EXCERPT

For this exercise, human well-being will be treated as having multiple dimensions. It refers to the degree to which an individual, family, or larger social grouping (e.g. firm, community) can be characterized as being healthy (sound and functional), happy, and prosperous. (Pollnac et al., 2006). The focus here, however, will be on individual well-being, although the determinants of an individual's well-being can include characteristics that include characteristics of family, community, nation, and so forth.

Similar to work done by natural scientists to describe ecological components that represent the system's overall biophysical health, social scientists have created broad categories or domains to draw general distinctions among different components of HWB. Within each domain is a set of subcategories or attributes that identify the specific components of HWB for that domain. There is no one generally agreed upon set of domains and attributes to describe HWB. In reviewing over 22 studies, Hagerty et al (2001) found the following seven domains to be broad enough to encompass most research frameworks: relationships with family and friends; emotional well-being; material-well-being; health; work and productive activity; feeling part of one's community; and personal safety (see also Cummins, McCabe, Romeo, and Gullone, 1994; Cummins, 1996).

The list of potential attributes is even longer, and no comprehensive list exists. Examples of attributes include items such as education; employment; energy; human rights; shelter, housing; health and health care access; income, income distribution, purchasing power; mobility; transportation; infrastructure; governing institutions; social participation; population; reproduction; leisure activities, sports participation and vacation time; spirituality; public safety and crime; traditional activities and cultural responsibilities; and more (Diener and Suh, 1997; Boelhouwer, 1999; Marks, 2007; Costanza, et a l., 2007; Flynn, 2002).

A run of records
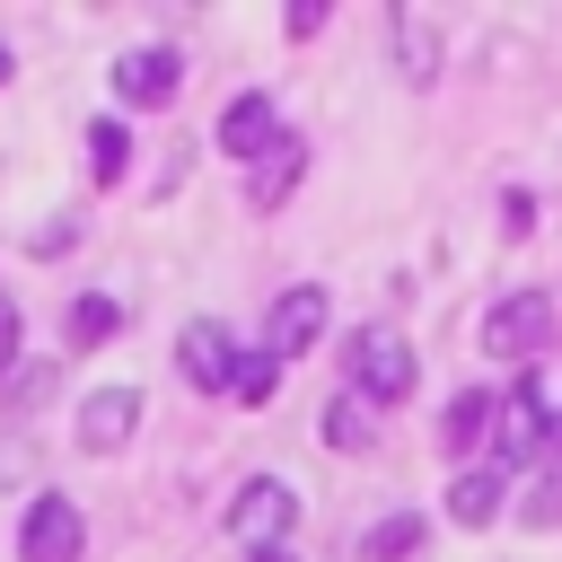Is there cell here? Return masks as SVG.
I'll return each mask as SVG.
<instances>
[{"label":"cell","instance_id":"cell-1","mask_svg":"<svg viewBox=\"0 0 562 562\" xmlns=\"http://www.w3.org/2000/svg\"><path fill=\"white\" fill-rule=\"evenodd\" d=\"M342 369H351V395L360 404H404L413 395V342L395 325H360L351 351H342Z\"/></svg>","mask_w":562,"mask_h":562},{"label":"cell","instance_id":"cell-2","mask_svg":"<svg viewBox=\"0 0 562 562\" xmlns=\"http://www.w3.org/2000/svg\"><path fill=\"white\" fill-rule=\"evenodd\" d=\"M290 527H299V483H281V474H246L237 501H228V536L255 544V553H272Z\"/></svg>","mask_w":562,"mask_h":562},{"label":"cell","instance_id":"cell-3","mask_svg":"<svg viewBox=\"0 0 562 562\" xmlns=\"http://www.w3.org/2000/svg\"><path fill=\"white\" fill-rule=\"evenodd\" d=\"M88 553V518L70 492H35L26 501V527H18V562H79Z\"/></svg>","mask_w":562,"mask_h":562},{"label":"cell","instance_id":"cell-4","mask_svg":"<svg viewBox=\"0 0 562 562\" xmlns=\"http://www.w3.org/2000/svg\"><path fill=\"white\" fill-rule=\"evenodd\" d=\"M553 334V290H509L492 316H483V351L492 360H536Z\"/></svg>","mask_w":562,"mask_h":562},{"label":"cell","instance_id":"cell-5","mask_svg":"<svg viewBox=\"0 0 562 562\" xmlns=\"http://www.w3.org/2000/svg\"><path fill=\"white\" fill-rule=\"evenodd\" d=\"M237 342H228V325H211V316H193L184 334H176V369H184V386H202V395H237Z\"/></svg>","mask_w":562,"mask_h":562},{"label":"cell","instance_id":"cell-6","mask_svg":"<svg viewBox=\"0 0 562 562\" xmlns=\"http://www.w3.org/2000/svg\"><path fill=\"white\" fill-rule=\"evenodd\" d=\"M544 448V378L518 369V386L501 395V430H492V465H518Z\"/></svg>","mask_w":562,"mask_h":562},{"label":"cell","instance_id":"cell-7","mask_svg":"<svg viewBox=\"0 0 562 562\" xmlns=\"http://www.w3.org/2000/svg\"><path fill=\"white\" fill-rule=\"evenodd\" d=\"M79 448L88 457H114V448H132V430H140V386H97L88 404H79Z\"/></svg>","mask_w":562,"mask_h":562},{"label":"cell","instance_id":"cell-8","mask_svg":"<svg viewBox=\"0 0 562 562\" xmlns=\"http://www.w3.org/2000/svg\"><path fill=\"white\" fill-rule=\"evenodd\" d=\"M176 88H184V61H176L167 44H149V53H123V61H114V97H123V105H140V114L176 105Z\"/></svg>","mask_w":562,"mask_h":562},{"label":"cell","instance_id":"cell-9","mask_svg":"<svg viewBox=\"0 0 562 562\" xmlns=\"http://www.w3.org/2000/svg\"><path fill=\"white\" fill-rule=\"evenodd\" d=\"M316 334H325V290H316V281L281 290V299H272V334H263V351H272V360H299V351H316Z\"/></svg>","mask_w":562,"mask_h":562},{"label":"cell","instance_id":"cell-10","mask_svg":"<svg viewBox=\"0 0 562 562\" xmlns=\"http://www.w3.org/2000/svg\"><path fill=\"white\" fill-rule=\"evenodd\" d=\"M211 140H220L228 158H246V167H255V158L281 140V123H272V97H237V105L220 114V132H211Z\"/></svg>","mask_w":562,"mask_h":562},{"label":"cell","instance_id":"cell-11","mask_svg":"<svg viewBox=\"0 0 562 562\" xmlns=\"http://www.w3.org/2000/svg\"><path fill=\"white\" fill-rule=\"evenodd\" d=\"M299 176H307V149L281 132V140L246 167V202H255V211H272V202H290V184H299Z\"/></svg>","mask_w":562,"mask_h":562},{"label":"cell","instance_id":"cell-12","mask_svg":"<svg viewBox=\"0 0 562 562\" xmlns=\"http://www.w3.org/2000/svg\"><path fill=\"white\" fill-rule=\"evenodd\" d=\"M509 509V483H501V465H465L457 483H448V518L457 527H492Z\"/></svg>","mask_w":562,"mask_h":562},{"label":"cell","instance_id":"cell-13","mask_svg":"<svg viewBox=\"0 0 562 562\" xmlns=\"http://www.w3.org/2000/svg\"><path fill=\"white\" fill-rule=\"evenodd\" d=\"M114 325H123V307H114L105 290H88V299H70L61 342H70V351H97V342H114Z\"/></svg>","mask_w":562,"mask_h":562},{"label":"cell","instance_id":"cell-14","mask_svg":"<svg viewBox=\"0 0 562 562\" xmlns=\"http://www.w3.org/2000/svg\"><path fill=\"white\" fill-rule=\"evenodd\" d=\"M395 61H404V79H413V88H430V79H439V35H430L413 9H395Z\"/></svg>","mask_w":562,"mask_h":562},{"label":"cell","instance_id":"cell-15","mask_svg":"<svg viewBox=\"0 0 562 562\" xmlns=\"http://www.w3.org/2000/svg\"><path fill=\"white\" fill-rule=\"evenodd\" d=\"M88 167H97V184H123V167H132V132H123L114 114L88 123Z\"/></svg>","mask_w":562,"mask_h":562},{"label":"cell","instance_id":"cell-16","mask_svg":"<svg viewBox=\"0 0 562 562\" xmlns=\"http://www.w3.org/2000/svg\"><path fill=\"white\" fill-rule=\"evenodd\" d=\"M492 422H501V404H492L483 386H465V395L448 404V422H439V439H448V448H474V439H483Z\"/></svg>","mask_w":562,"mask_h":562},{"label":"cell","instance_id":"cell-17","mask_svg":"<svg viewBox=\"0 0 562 562\" xmlns=\"http://www.w3.org/2000/svg\"><path fill=\"white\" fill-rule=\"evenodd\" d=\"M369 439H378V430H369V404H360V395L342 386V395L325 404V448H342V457H360Z\"/></svg>","mask_w":562,"mask_h":562},{"label":"cell","instance_id":"cell-18","mask_svg":"<svg viewBox=\"0 0 562 562\" xmlns=\"http://www.w3.org/2000/svg\"><path fill=\"white\" fill-rule=\"evenodd\" d=\"M413 544H422V509H395V518H378L360 536V562H404Z\"/></svg>","mask_w":562,"mask_h":562},{"label":"cell","instance_id":"cell-19","mask_svg":"<svg viewBox=\"0 0 562 562\" xmlns=\"http://www.w3.org/2000/svg\"><path fill=\"white\" fill-rule=\"evenodd\" d=\"M518 527H536V536H553V527H562V465L527 483V501H518Z\"/></svg>","mask_w":562,"mask_h":562},{"label":"cell","instance_id":"cell-20","mask_svg":"<svg viewBox=\"0 0 562 562\" xmlns=\"http://www.w3.org/2000/svg\"><path fill=\"white\" fill-rule=\"evenodd\" d=\"M272 386H281V360H272V351H246V360H237V395H246V404H263Z\"/></svg>","mask_w":562,"mask_h":562},{"label":"cell","instance_id":"cell-21","mask_svg":"<svg viewBox=\"0 0 562 562\" xmlns=\"http://www.w3.org/2000/svg\"><path fill=\"white\" fill-rule=\"evenodd\" d=\"M18 334H26V316H18V307H9V299H0V378H9V369H18Z\"/></svg>","mask_w":562,"mask_h":562},{"label":"cell","instance_id":"cell-22","mask_svg":"<svg viewBox=\"0 0 562 562\" xmlns=\"http://www.w3.org/2000/svg\"><path fill=\"white\" fill-rule=\"evenodd\" d=\"M70 237H79V220H44V228H35V237H26V246H35V255H61V246H70Z\"/></svg>","mask_w":562,"mask_h":562},{"label":"cell","instance_id":"cell-23","mask_svg":"<svg viewBox=\"0 0 562 562\" xmlns=\"http://www.w3.org/2000/svg\"><path fill=\"white\" fill-rule=\"evenodd\" d=\"M44 386H53V369H26V378L9 386V413H26V404H44Z\"/></svg>","mask_w":562,"mask_h":562},{"label":"cell","instance_id":"cell-24","mask_svg":"<svg viewBox=\"0 0 562 562\" xmlns=\"http://www.w3.org/2000/svg\"><path fill=\"white\" fill-rule=\"evenodd\" d=\"M501 211H509V237H527V228H536V193H509Z\"/></svg>","mask_w":562,"mask_h":562},{"label":"cell","instance_id":"cell-25","mask_svg":"<svg viewBox=\"0 0 562 562\" xmlns=\"http://www.w3.org/2000/svg\"><path fill=\"white\" fill-rule=\"evenodd\" d=\"M255 562H299V553H290V544H272V553H255Z\"/></svg>","mask_w":562,"mask_h":562},{"label":"cell","instance_id":"cell-26","mask_svg":"<svg viewBox=\"0 0 562 562\" xmlns=\"http://www.w3.org/2000/svg\"><path fill=\"white\" fill-rule=\"evenodd\" d=\"M9 70H18V61H9V44H0V88H9Z\"/></svg>","mask_w":562,"mask_h":562}]
</instances>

PROBLEMS TO WORK ON
a) Please restate the human well-being passage from "Similar to work" to "1994; Cummins, 1996).", swapping "social scientists" for "researchers".
b) Summarize the human well-being passage in two sentences.
The records are separate material and unrelated to the human well-being passage.

SOLVED PROBLEMS
a)
Similar to work done by natural scientists to describe ecological components that represent the system's overall biophysical health, researchers have created broad categories or domains to draw general distinctions among different components of HWB. Within each domain is a set of subcategories or attributes that identify the specific components of HWB for that domain. There is no one generally agreed upon set of domains and attributes to describe HWB. In reviewing over 22 studies, Hagerty et al (2001) found the following seven domains to be broad enough to encompass most research frameworks: relationships with family and friends; emotional well-being; material-well-being; health; work and productive activity; feeling part of one's community; and personal safety (see also Cummins, McCabe, Romeo, and Gullone, 1994; Cummins, 1996).

b) Human well-being is treated as having multiple dimensions, and social scientists sort its components into broad domains and more specific attributes, though no agreed-upon set of either exists. Hagerty et al. (2001) found seven domains broad enough to cover most frameworks, including relationships with family and friends, health, and personal safety, while the list of potential attributes is even longer and includes items such as education, income, and housing.